Wunder et al. (2008) observaram que áreas especialmente competitivas para PSA (cor verde escuro) estão localizadas na sua maioria no centro, no Norte e Nordeste do Amazonas. Outras oportunidades  competitivas estão no Centro-leste do Pará e na fronteira entre Acre e Amazonas.

prioridade mapa psa

Áreas não competitivas (cerca de 15 milhões de hectares no cenário até 2050) encontram-se predominantemente no Mato Grosso, Rondônia e no leste do Pará representadas justamente pelo que?

Adivinhem.

Pelo atual arco de desmatamento no bioma amazônico.

Por fim, acho interessante apontar de acordo com a perspectiva de Elinor Ostrom como se dariam os direitos de propriedade e o PSA.

  • Acesso: direito de entrar em uma determinada propriedade e apenas usufruir – e não extrair – benefícios (i.e. áreas destinadas à atividades recreativas, etc);
  • Extração: direito de extrair recursos naturais (e.g. madeira, plantas medicinais, etc);
  • Manejo: direito ao uso e transformação de recursos;
  • Exclusão: direito de determinar quem terá direito de acesso e extração de recursos e a forma como estes podem ser transferidos a terceiros;
  • Alienação: direito de transferir um ou vários direitos de propriedade

É um cenário extremamente diverso e com potencial econômico extraordinário. Me chama a atenção neste mesmo estudo que o custo de um programa de desmatamento evitado é bem eficiente.

Imagem12

Como disse anteriormente vejo o PSA como um mecanismo que auxilia o velho modelo “comando e controle”, mas não o exclui. E revela de forma mais prática como as atividades econômicas dependem dos bens e serviços ambientais. Se é uma saída pelo mercado, não tenho dúvidas, assim como não tenho dúvidas de que o PSA sozinho não resolve o problema da valorização do meio ambiente, especialmente se os projetos de PSA não incorporarem as comunidades que vivem nos ecossistemas a serem precificados.

Até hoje não temos no Brasil uma política nacional de pagamento por serviços ambientais, embora existam iniciativas locais das mais diversas (especialmente relacionadas a preservação de áreas produtoras de água) mais ou menos concentradas em ICMS Ecológico ou Bolsas Verdes (que inclusive foi cortada recentemente pelo governo Temer em mais uma de suas ações lastimáveis como presidente da República). Pelo que lembro Campinas é a primeira metrópole brasileira a ter uma legislação específica sobre PSA. No vídeo abaixo temos um exemplo de sucesso no Brasil, em Extrema – MG:

A iniciativa legislativa nacional mais avançada tramita no Congresso desde 2007: o Projeto de Lei nº 792/07 que estabelece a “Política Nacional de Pagamento por Serviços Ambientais”. Até a ideia de um Fundo Federal de Pagamento por Serviços Ambientais (FunPSA) foi aventada na Câmara dos Deputados.

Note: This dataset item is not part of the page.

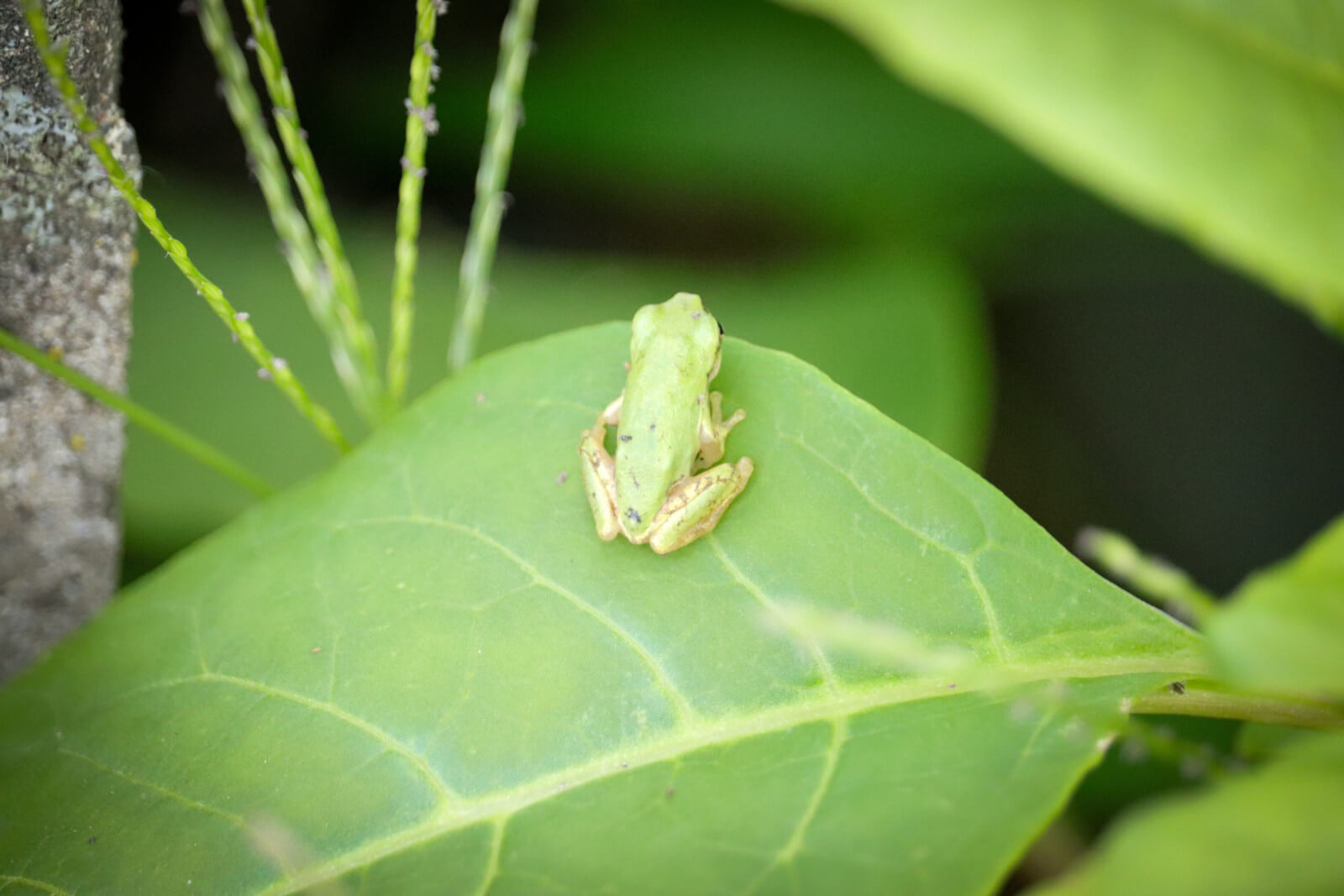 葉の上のニホンアマガエル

É moroso, imaginem, mais de 10 anos tramitando no Congresso Nacional um projeto de lei que basicamente interessa tanto a ambientalistas quanto a bancada ruralista. Defendo que exista tanto uma política nacional, um fundo quanto uma agência (nos moldes da Agência Nacional das Águas) para regular as iniciativas que poderiam ser muitas. Definitivamente, há muito a ser debatido e feito a respeito do PSA.

Referências

WUNDER, S. et al. Pagamentos por serviços ambientais: perspectivas para a Amazônia legal. Brasília: Ministério do Meio Ambiente. 136 p., 2009.